Data provided START

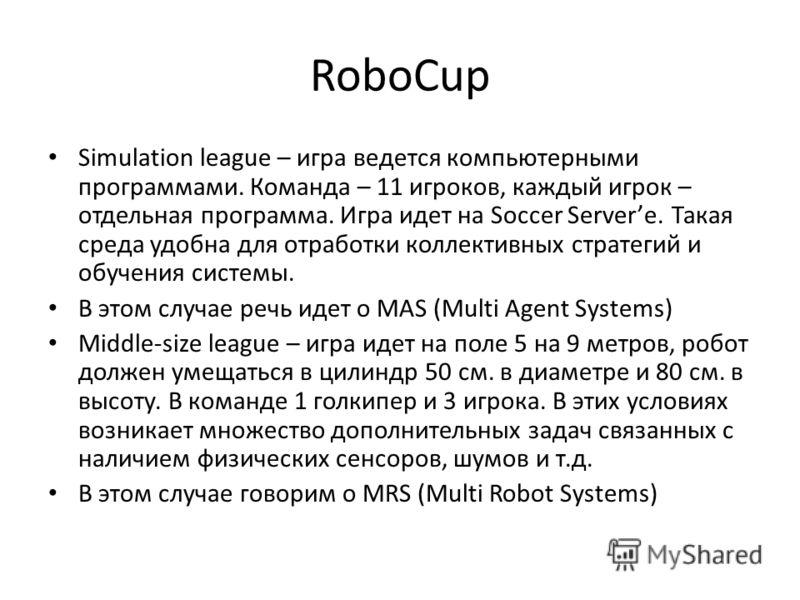 RoboCup Simulation league – игра ведется компьютерными программами. Команда – 11 игроков, каждый игрок – отдельная программа. Игра идет на Soccer Serverе. Такая среда удобна для отработки коллективных стратегий и обучения системы. В этом случае речь
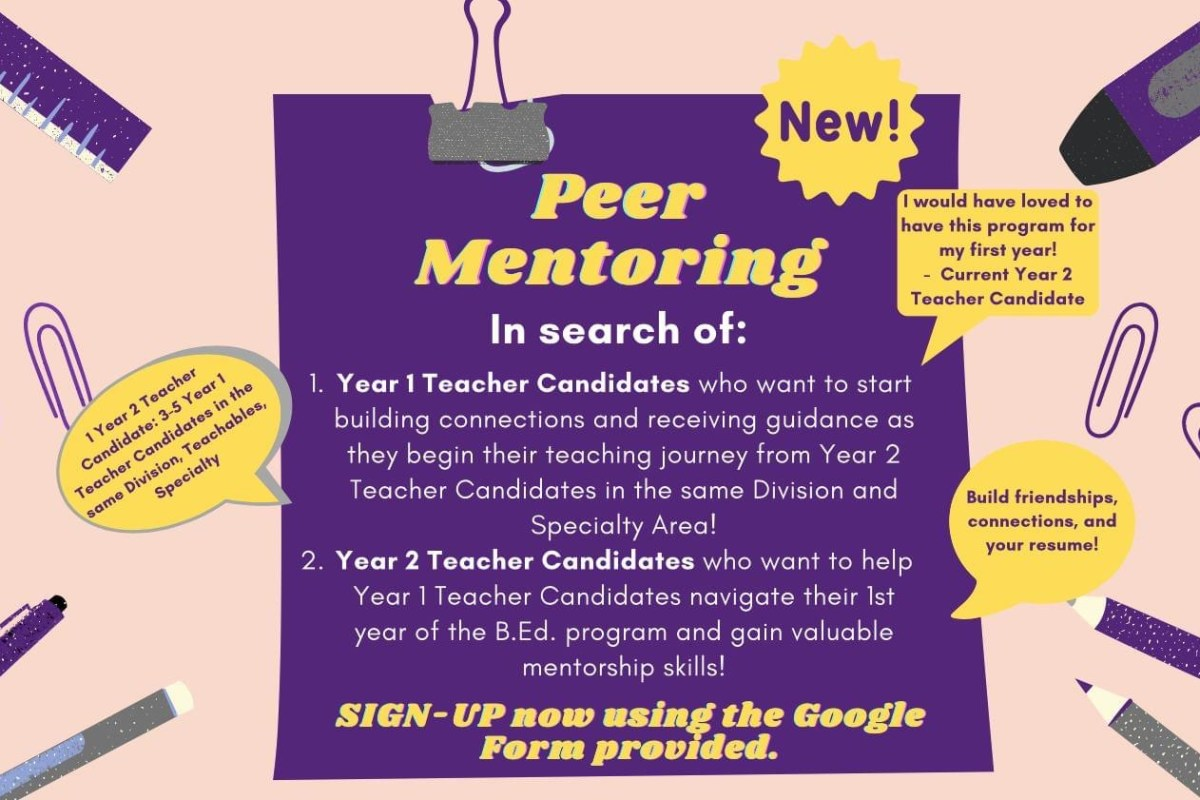 Peer Mentoring. In search of: Year 1 Teacher Candidates who want to start building connections and receiving guidance as they begin their journey. Year 2 Teacher Candidates who want to help Year 1 Teacher Candidates navigate their first year of the BEd program and gain valuable mentorship skills. Sign Up Now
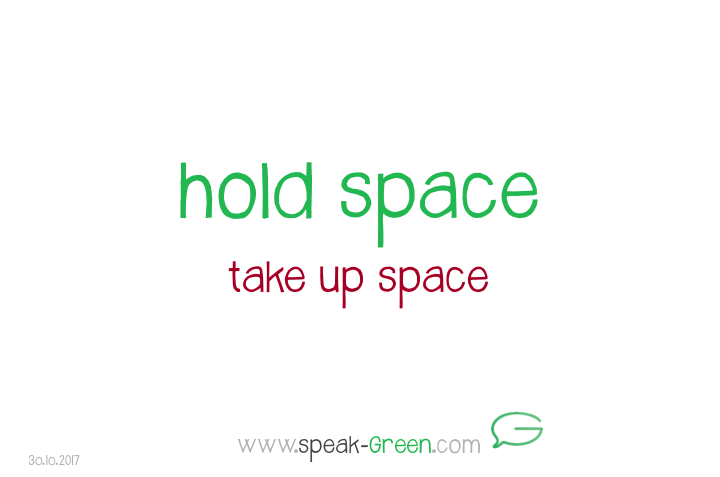 2017-10-30 - hold space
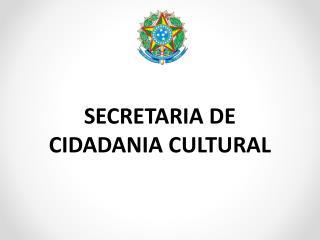 SECRETARIA DE CIDADANIA CULTURAL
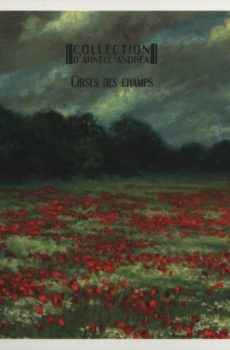 """Collection D'Arnell-Andrea """"Cirses Des Champs"""""""
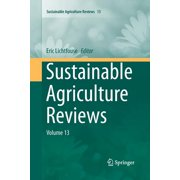 Sustainable Agriculture Reviews: Sustainable Agriculture Reviews: Volume 13 (Paperback)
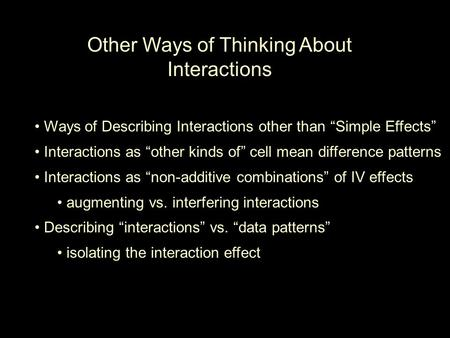 "Other Ways of Thinking About Interactions Ways of Describing Interactions other than ""Simple Effects"" Interactions as ""other kinds of"" cell mean difference."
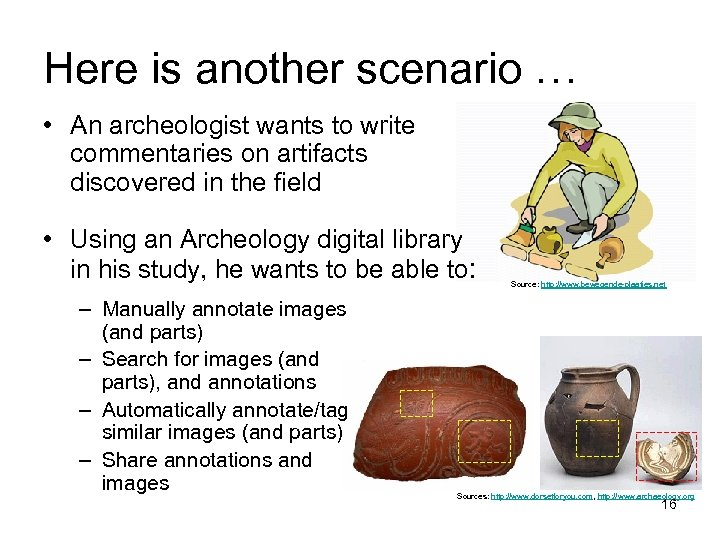 Here is another scenario … • An archeologist wants to write commentaries on artifacts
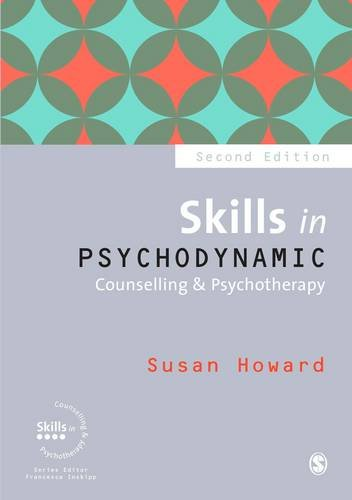Skills in Psychodynamic Counselling and Psychotherapy: Second Edition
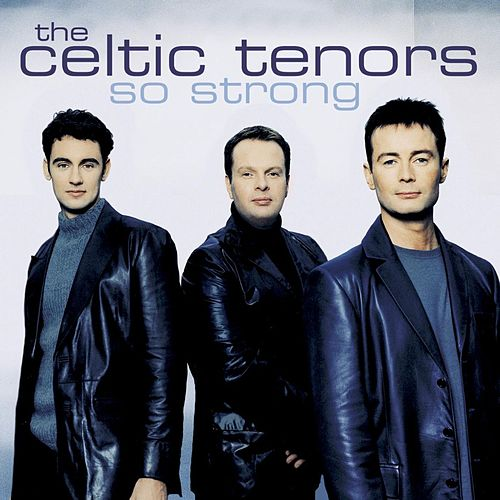 So Strong de The Celtic Tenors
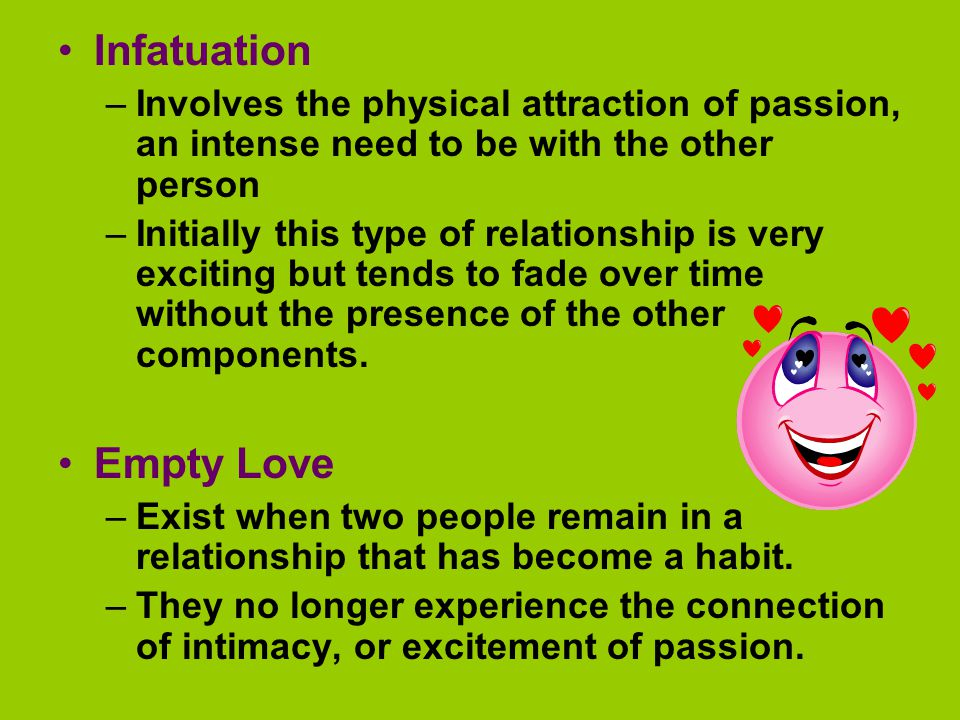 Infatuation Empty Love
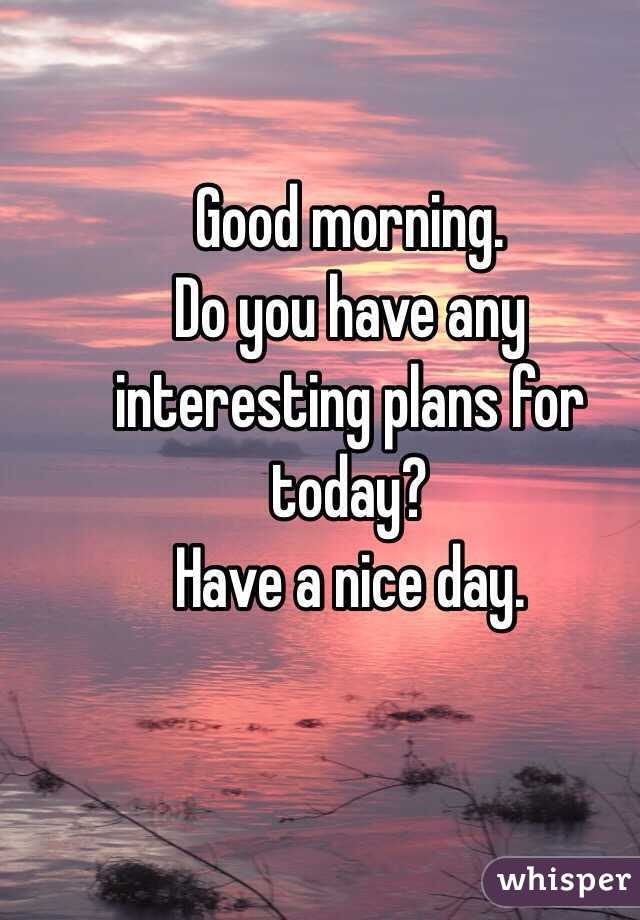Good morning. Do you have any interesting plans for today?  Have a nice day.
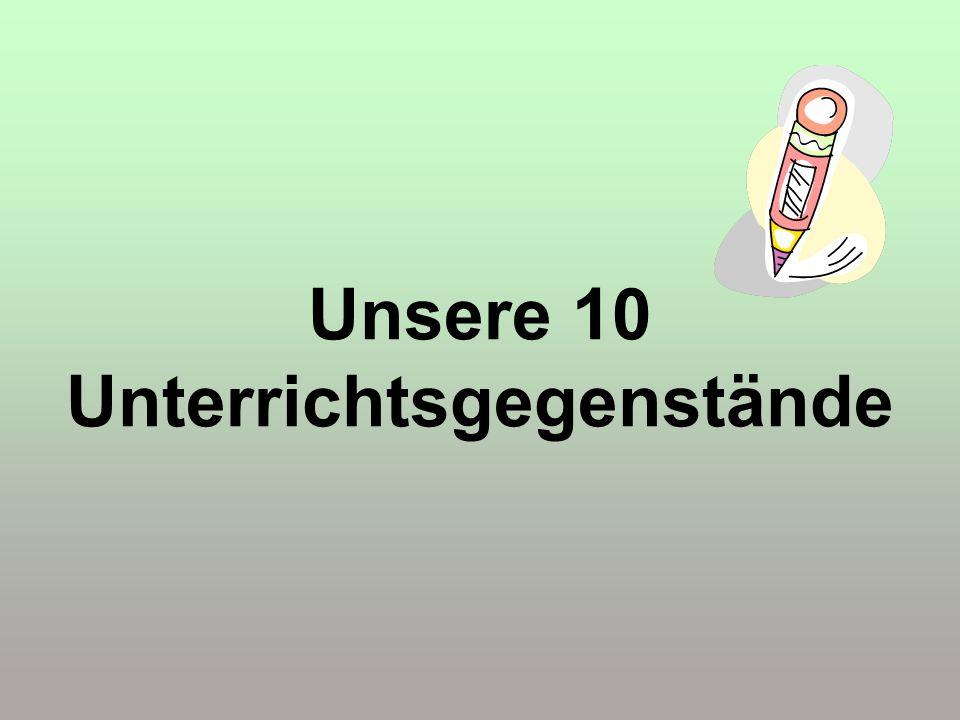 Unsere 10 Unterrichtsgegenstände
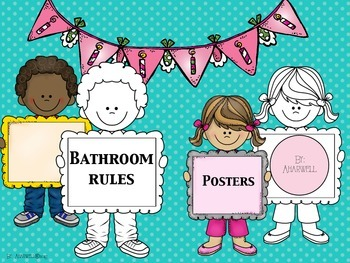 Bathroom Rules ~ Posters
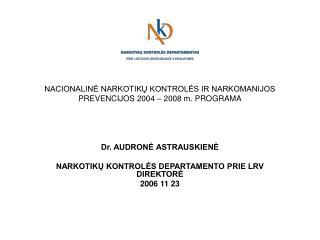 NACIONALINĖ NARKOTIKŲ KONTROLĖS IR NARKOMANIJOS PREVENCIJOS 2004 – 2008 m. PROGRAMA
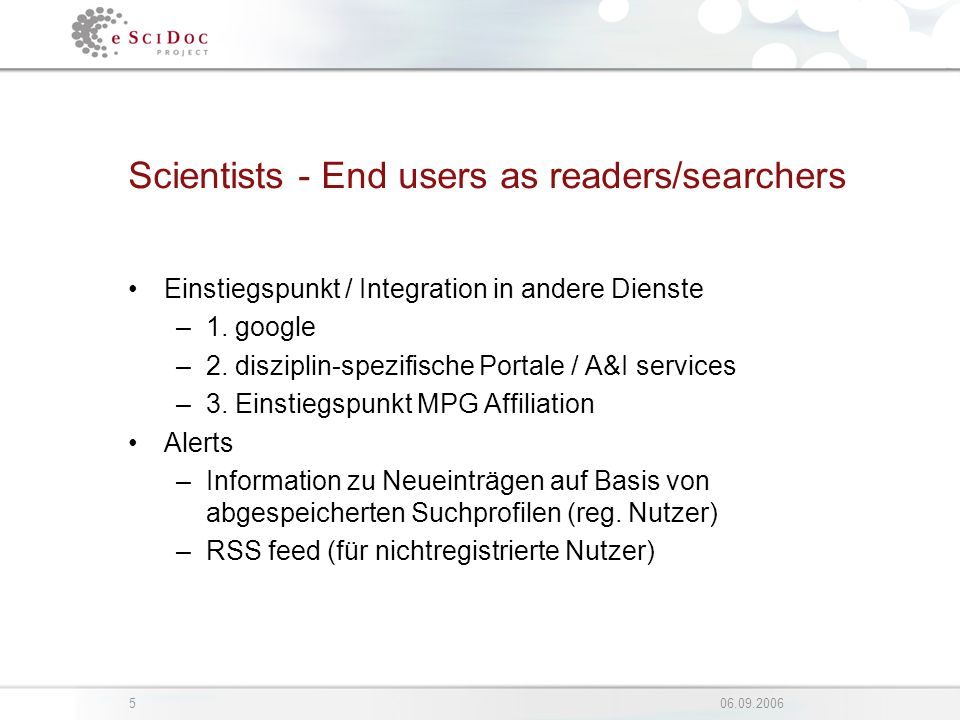 Scientists - End users as readers/searchers Einstiegspunkt / Integration in andere Dienste –1.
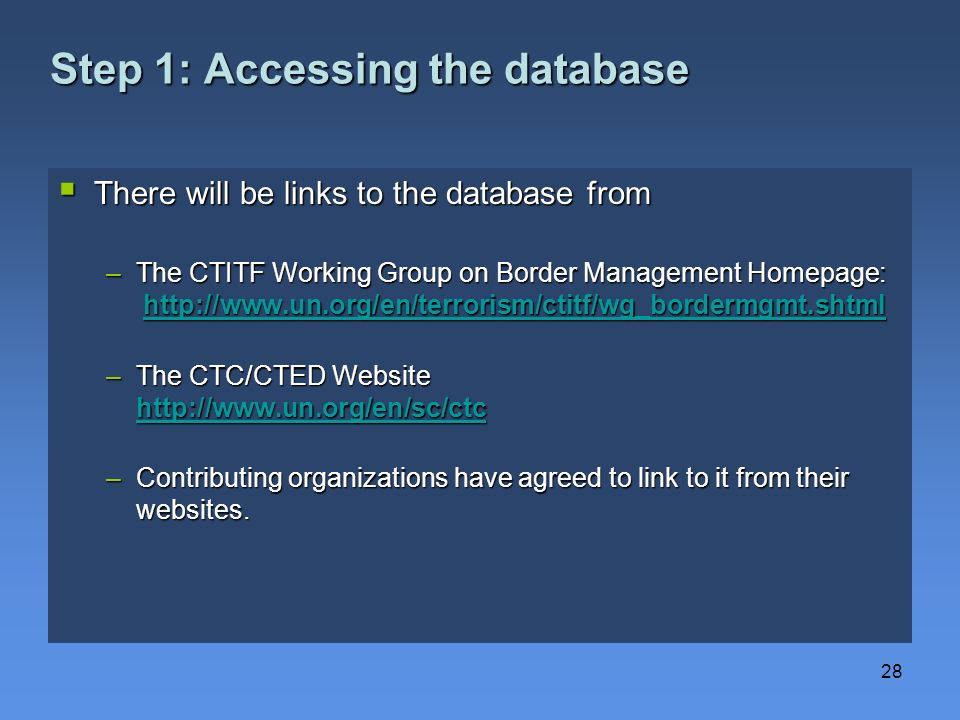 Step 1: Accessing the database
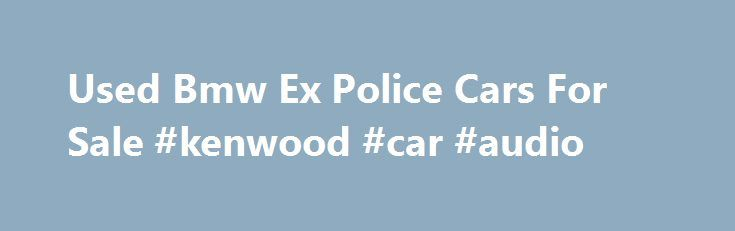 Used Bmw Ex Police Cars For Sale #kenwood #car #audio http://india.remmont.com/used-bmw-ex-police-cars-for-sale-kenwood-car-audio/  #ex police cars for sale # Used Bmw Ex Police Cars For Sale 2010 BMW 530 2010 530D A/C TOURING AUTO 3L RUNS AND DRIVES EX POLICE CAR HAS MOT YOU ARE BIDDING TO BUY A 2010 530D A/C TOURING AUTO 3L DIESEL ESTATE THIS CAR RUNS AND DRIVES VERY W 2010 BMW 530 for sale in Northwich, Northwich, Cheshire West and Chester, UK 2 months ago 2015 BMW 525 2009 Chevrolet…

Data provided END

(Work instruction): Transcribe all of the data above exactly; no picture belongs in the copy.

(Exercise result):
 RoboCup Simulation league – игра ведется компьютерными программами. Команда – 11 игроков, каждый игрок – отдельная программа. Игра идет на Soccer Serverе. Такая среда удобна для отработки коллективных стратегий и обучения системы. В этом случае речь
 Peer Mentoring. In search of: Year 1 Teacher Candidates who want to start building connections and receiving guidance as they begin their journey. Year 2 Teacher Candidates who want to help Year 1 Teacher Candidates navigate their first year of the BEd program and gain valuable mentorship skills. Sign Up Now
 2017-10-30 - hold space
 SECRETARIA DE CIDADANIA CULTURAL
 """Collection D'Arnell-Andrea """"Cirses Des Champs"""""""
 Sustainable Agriculture Reviews: Sustainable Agriculture Reviews: Volume 13 (Paperback)
 "Other Ways of Thinking About Interactions Ways of Describing Interactions other than ""Simple Effects"" Interactions as ""other kinds of"" cell mean difference."
 Here is another scenario … • An archeologist wants to write commentaries on artifacts
Skills in Psychodynamic Counselling and Psychotherapy: Second Edition
 So Strong de The Celtic Tenors
 Infatuation Empty Love
Good morning. Do you have any interesting plans for today?  Have a nice day.
 Unsere 10 Unterrichtsgegenstände
 Bathroom Rules ~ Posters
 NACIONALINĖ NARKOTIKŲ KONTROLĖS IR NARKOMANIJOS PREVENCIJOS 2004 – 2008 m. PROGRAMA
 Scientists - End users as readers/searchers Einstiegspunkt / Integration in andere Dienste –1.
 Step 1: Accessing the database
 Used Bmw Ex Police Cars For Sale #kenwood #car #audio http://india.remmont.com/used-bmw-ex-police-cars-for-sale-kenwood-car-audio/  #ex police cars for sale # Used Bmw Ex Police Cars For Sale 2010 BMW 530 2010 530D A/C TOURING AUTO 3L RUNS AND DRIVES EX POLICE CAR HAS MOT YOU ARE BIDDING TO BUY A 2010 530D A/C TOURING AUTO 3L DIESEL ESTATE THIS CAR RUNS AND DRIVES VERY W 2010 BMW 530 for sale in Northwich, Northwich, Cheshire West and Chester, UK 2 months ago 2015 BMW 525 2009 Chevrolet…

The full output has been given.